### Supplied passage
::::

Blast Radius Analysis
Before-the-fact impact analysis for cloud changes — every dependent resource, severity classification, risk score, and cost impact.
Every cloud change has consequences. Deleting a schedule might leave 20 servers running 24/7. Removing an autoscaler could lock instances at their current size during a traffic spike. Rightsizing a database might break the three services that depend on it.
Blast radius analysis answers one question: "What happens if I do this?" — before the action is taken. It identifies every resource that will be affected, how severe the impact is, and what it will cost.
A Real-World Example
Consider a schedule called "Business Hours" that stops 15 EC2 instances and 2 resource groups (containing 8 more instances) every night at 7 PM and starts them at 7 AM. This saves 42% on compute costs — about $2,400/month.
When a user attempts to delete this schedule, the following occurs:
- A confirmation dialog appears: "Are you sure you want to delete Business Hours?"
- Inside the dialog, a "View Blast Radius" link is shown
- Clicking it opens the architecture canvas with the blast radius overlay
- The view shows:
- 15 resources marked as affected — they will run 24/7 without the schedule
- 2 resource groups (expandable to see 8 individual members)
- A cost panel showing: 42% savings -> 0% with the message "Deleting this schedule removes all automated start/stop rules. Resources will run 24/7, losing 42% in savings."
- Per-resource cost breakdown showing each instance's monthly cost and projected loss
- The user reviews the impact, clicks "Back to Schedules", and decides not to delete
How It Works Under the Hood
ZopNight's discoverer service maintains a dependency graph of all resources across connected cloud accounts. This graph is built during resource discovery by analyzing relationships like "this load balancer routes traffic to these EC2 instances" or "this RDS database is accessed by these Lambda functions".
When a blast radius analysis is requested, the system follows these steps:
- Resolve the target — identifies the entity being acted on (a resource, a schedule, or an autoscaler policy)
- Find connected resources — traverses the dependency graph to find all resources within 1 hop of the target. For schedules, this includes directly attached resources and members of attached resource groups.
- Classify impact — each connected resource is assigned an impact level (affected, warning, or safe) based on the operation being performed and the type of relationship between the resources.

::::

### Stored data
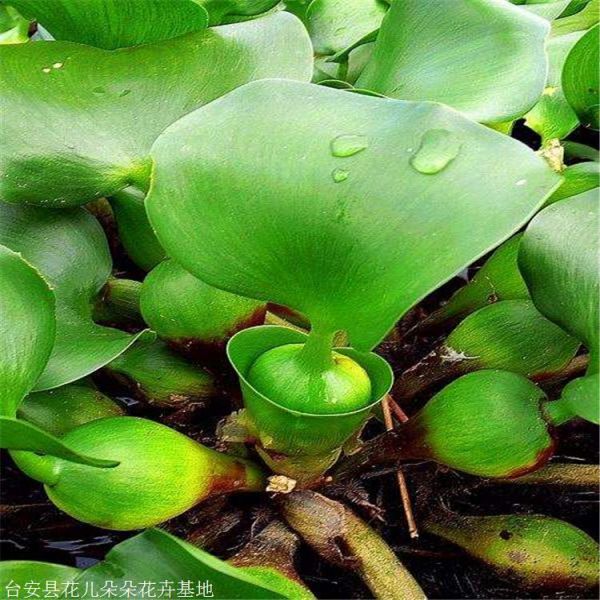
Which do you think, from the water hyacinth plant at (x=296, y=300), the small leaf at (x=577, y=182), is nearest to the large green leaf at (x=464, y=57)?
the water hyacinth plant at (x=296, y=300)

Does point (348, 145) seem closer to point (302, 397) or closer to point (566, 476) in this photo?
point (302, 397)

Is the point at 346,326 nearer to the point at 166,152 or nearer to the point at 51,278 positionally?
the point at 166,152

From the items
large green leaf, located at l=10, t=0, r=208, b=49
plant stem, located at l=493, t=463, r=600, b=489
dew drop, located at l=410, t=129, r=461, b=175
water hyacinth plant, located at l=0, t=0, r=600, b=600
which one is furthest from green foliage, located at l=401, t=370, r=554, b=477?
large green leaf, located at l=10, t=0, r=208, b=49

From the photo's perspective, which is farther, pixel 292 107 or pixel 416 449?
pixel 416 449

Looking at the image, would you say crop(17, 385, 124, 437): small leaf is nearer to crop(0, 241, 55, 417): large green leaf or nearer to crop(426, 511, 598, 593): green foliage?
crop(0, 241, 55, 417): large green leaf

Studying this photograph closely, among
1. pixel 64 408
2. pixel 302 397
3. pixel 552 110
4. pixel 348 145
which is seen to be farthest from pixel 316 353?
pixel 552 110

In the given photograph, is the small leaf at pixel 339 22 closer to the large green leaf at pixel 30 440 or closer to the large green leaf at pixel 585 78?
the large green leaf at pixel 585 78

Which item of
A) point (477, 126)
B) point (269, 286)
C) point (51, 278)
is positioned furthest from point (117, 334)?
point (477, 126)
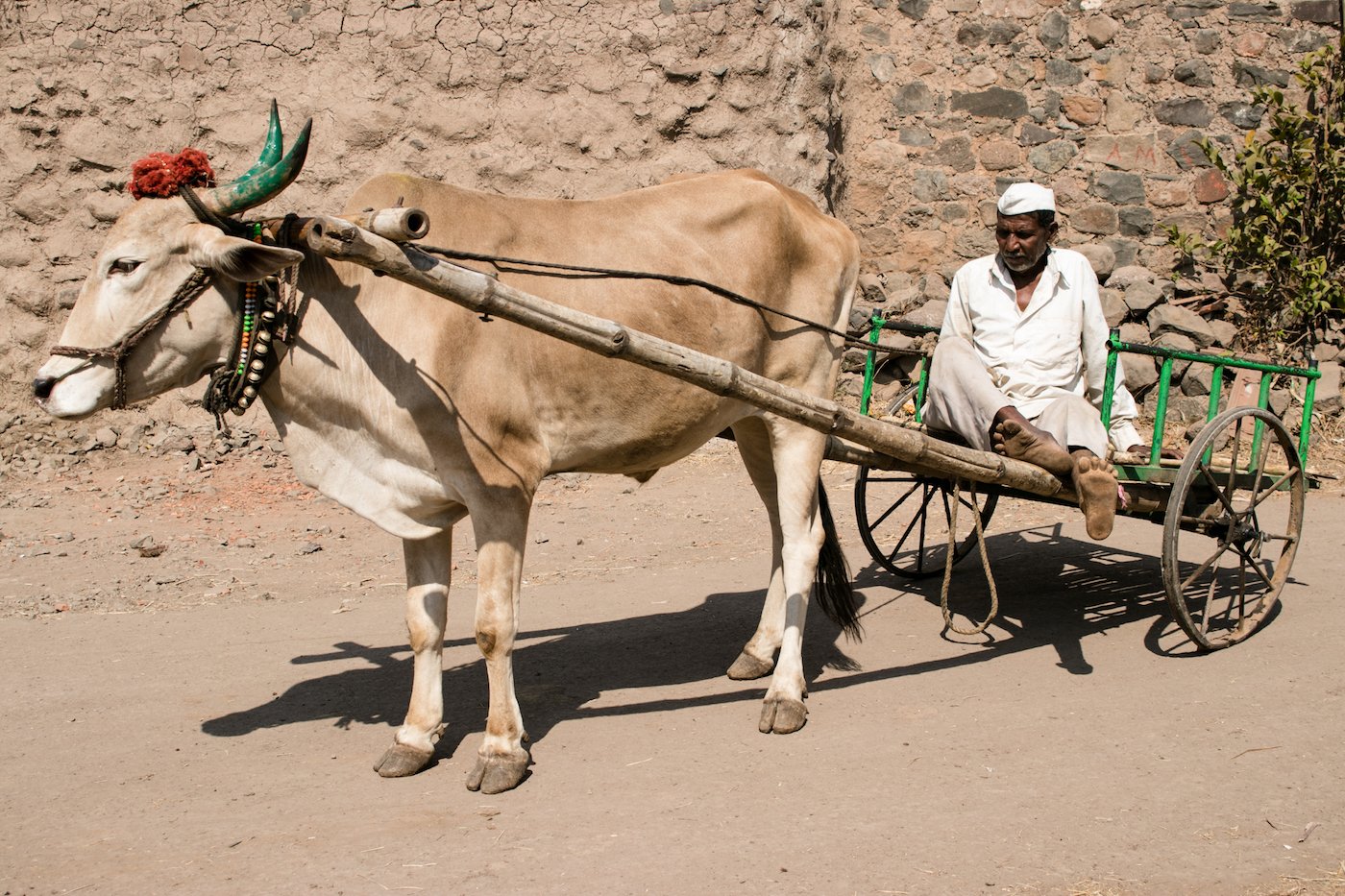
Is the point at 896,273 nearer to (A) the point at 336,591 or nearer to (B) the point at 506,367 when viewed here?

::::

### Request A
Select every line of the rows that contains the string "hyacinth", treating uppercase and lowercase as different.
### Request B
Finish out the next part of the blast radius analysis text, starting after its final sentence.
The rows bear no relation to the blast radius analysis text.

### Written response A
Which do you think, from the water hyacinth plant at (x=296, y=300), the small leaf at (x=577, y=182), is nearest to the large green leaf at (x=464, y=57)?
the water hyacinth plant at (x=296, y=300)
water hyacinth plant, located at l=0, t=0, r=600, b=600

### Written response B
- Compute risk score — a numeric score (0-100) is calculated based on how many resources are affected, their environment (production vs dev), and how many teams are impacted. As of v2, the risk score is computed client-side from the backend's impact data — see
computeRiskScore.js. API consumers can replicate the formula using the components described below. - Return results — the frontend renders the graph with the target at the center and connected resources arranged in a radial layout, color-coded by impact level.
Where Blast Radius Appears
Blast radius appears automatically in three places. There is no separate page to navigate to — it is embedded in the workflow wherever an action is taken.
1. Recommendations
When ZopNight identifies a cost optimization opportunity (idle server, oversized database, orphaned disk), the blast radius can be viewed before acting on the recommendation.
Example: ZopNight recommends rightsizing an RDS instance from db.r5.2xlarge to db.r5.xlarge.
- Click "View Blast Radius" in the recommendation drawer
- The graph shows 3 connected resources:
- An ECS service that reads from this database — marked as warning (may experience brief interruption during resize)
- A Lambda function with read-only access — marked as warning
- A CloudWatch alarm monitoring the database — marked as safe
- Risk score: 35/100 (moderate — dev environment, 2 services affected)
- Estimated savings shown: $145/month
ZopNight classifies impact using a comprehensive resource-type behavior map covering 150+ types across AWS, GCP, and Azure. For example, it knows that resizing an RDS instance requires a restart (so dependent services see a brief outage), but updating an S3 bucket policy is an online operation (no impact on consumers).
2. Autoscaler Policies
When pausing, removing, or re-applying an autoscaler policy, a confirmation dialog shows the blast radius of that action.
Example: Removing an autoscaler policy from a production Auto Scaling Group.
- The confirmation dialog shows "View Blast Radius"
- The graph shows 4 EC2 instances managed by this policy:
- All 4 marked as warning — they lose auto-scaling protection
- Cost impact panel shows:
- Current instances: 3 (min: 2, max: 10)
- After removal: stays at 3 but will not scale up during traffic spikes or down during quiet periods
3. Schedules
Schedules control when cloud resources start and stop. Changing or deleting a schedule directly affects the cost savings for every resource attached to it. The schedule blast radius is the most detailed implementation, with full cost impact analysis.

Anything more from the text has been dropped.